Esta Cadena de Valor no es inamovible; muchas veces la estrategia del empresario pasa por debilitar y reemplazar su propia Cadena, introduciendo mejoras que vayan adecuando los eslabones al cambio de los gustos y necesidades del consumidor. Por ejemplo, si uno de los eslabones fuertes era la exposición de productos en la tienda, quizá le convenga ir derivando ese eslabón hacia la exposición on line en Internet, y agregar Valor organizando un sistema de compras y pagos también on line, con despacho a domicilio. De esa manera agregaría Valor a la Cadena Total.

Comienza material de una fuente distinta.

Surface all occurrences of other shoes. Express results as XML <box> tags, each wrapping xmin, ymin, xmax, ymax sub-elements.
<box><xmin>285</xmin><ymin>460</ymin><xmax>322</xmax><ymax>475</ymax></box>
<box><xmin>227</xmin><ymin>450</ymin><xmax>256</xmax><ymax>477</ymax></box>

El concepto de Cadena de Valor es uno de los paradigmas de la gestión moderna. No se conciben enfoques ni metodologías sin que tercie el concepto de Valor y de Cadena de Valor. Tanto a nivel micro (la organización y las estrategias a nivel de operaciones) como a nivel macro (el estudio de los cluster productivos) ambos conceptos son señeros y en ellos se funda toda una filosofía de gestión, que ha originado verdaderas “joyas de la gestión, como el Balance Score Card (BSC), los Costos por Actividades (ABC), y otras.